Editorial leadership has included scholars associated with University of Colorado Boulder, University of Leeds, Imperial College London, University of Melbourne, and University of Adelaide. The publisher, Society for Sedimentary Geology, maintains peer-review policies comparable to periodicals such as Geology (journal), Journal of Paleontology, Earth and Planetary Science Letters, and Palaeogeography, Palaeoclimatology, Palaeoecology. Manuscript handling procedures align with standards practiced by Elsevier, Wiley-Blackwell, and Springer Nature imprints, while production workflows intersect with indexing partners like Clarivate and Elsevier Scopus operations.

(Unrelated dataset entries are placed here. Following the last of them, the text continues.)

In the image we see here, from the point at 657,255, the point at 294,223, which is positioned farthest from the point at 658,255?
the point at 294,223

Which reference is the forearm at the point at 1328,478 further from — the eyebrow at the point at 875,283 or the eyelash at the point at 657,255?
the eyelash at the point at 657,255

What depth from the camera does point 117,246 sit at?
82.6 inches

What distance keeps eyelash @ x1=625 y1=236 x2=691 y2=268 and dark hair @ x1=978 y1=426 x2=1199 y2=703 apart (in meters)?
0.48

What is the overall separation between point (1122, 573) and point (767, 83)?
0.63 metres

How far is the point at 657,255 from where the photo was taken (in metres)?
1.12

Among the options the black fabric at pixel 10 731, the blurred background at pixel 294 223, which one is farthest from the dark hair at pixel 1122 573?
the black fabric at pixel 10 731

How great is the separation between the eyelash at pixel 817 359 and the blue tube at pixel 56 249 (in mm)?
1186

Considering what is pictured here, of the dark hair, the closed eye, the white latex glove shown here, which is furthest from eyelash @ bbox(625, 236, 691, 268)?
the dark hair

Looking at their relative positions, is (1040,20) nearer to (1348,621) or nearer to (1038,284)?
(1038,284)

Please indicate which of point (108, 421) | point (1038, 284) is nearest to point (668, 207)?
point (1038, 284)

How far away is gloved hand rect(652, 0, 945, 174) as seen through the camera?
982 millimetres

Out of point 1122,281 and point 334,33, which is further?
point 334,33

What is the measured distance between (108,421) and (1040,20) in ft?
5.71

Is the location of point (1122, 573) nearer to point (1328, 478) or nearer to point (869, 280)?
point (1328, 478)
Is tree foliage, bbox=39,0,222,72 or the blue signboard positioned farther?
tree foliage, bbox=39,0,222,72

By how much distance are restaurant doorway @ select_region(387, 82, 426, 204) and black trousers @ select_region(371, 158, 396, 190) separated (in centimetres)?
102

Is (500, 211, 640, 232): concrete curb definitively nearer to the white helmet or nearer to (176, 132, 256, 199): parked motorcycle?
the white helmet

The journal appears on a monthly schedule and accepts submissions from researchers affiliated with national academies such as the National Academy of Sciences (United States), Royal Society, Australian Academy of Science, and Royal Swedish Academy of Sciences. Special issues are often guest-edited by teams from institutes like British Geological Survey, Geological Survey of India, and Geological Survey of Japan.
The journal is indexed in major bibliographic services comparable to Web of Science, Scopus, GeoRef, and disciplinary databases used by researchers at ResearchGate and institutional repositories at Harvard Library. Abstracting is coordinated with citation services maintained by Clarivate Analytics and bibliometric platforms used by National Institutes of Health repositories and university libraries such as Bodleian Libraries and Yale University Library. Coverage ensures discoverability by scholars at University of British Columbia, McGill University, and University of Auckland.
The journal has been cited in landmark syntheses and monographs issued by entities like the International Commission on Stratigraphy, Society of Economic Paleontologists and Mineralogists, and AAPG Memoir series. Its impact factor and citation metrics, tracked by Journal Citation Reports and Scopus, inform hiring and promotion at departments including University of California, Berkeley, Princeton University, Massachusetts Institute of Technology, and University of Michigan. Reviews in professional newsletters from Geological Society of America and discussion in conference programs at meetings of the American Geophysical Union and European Geosciences Union attest to its role in shaping sedimentary geology research agendas.
Notable contributions include seminal papers on sequence stratigraphy and ichnology authored by researchers from University of Kansas, University of Oslo, University of Grenoble-Alpes, and University of Western Australia. Special issues have compiled thematic work from conferences such as the International Sedimentological Congress and workshops organized by UNESCO and the International Union for Quaternary Research; guest editors have hailed from University of Leeds, University of Aberdeen, Texas A&M University, and University of Houston. The journal has published influential regional syntheses on the Permian Basin, North Sea Basin, Weddell Sea, and Bengal Fan that continue to be cited in monographs and petroleum industry reports.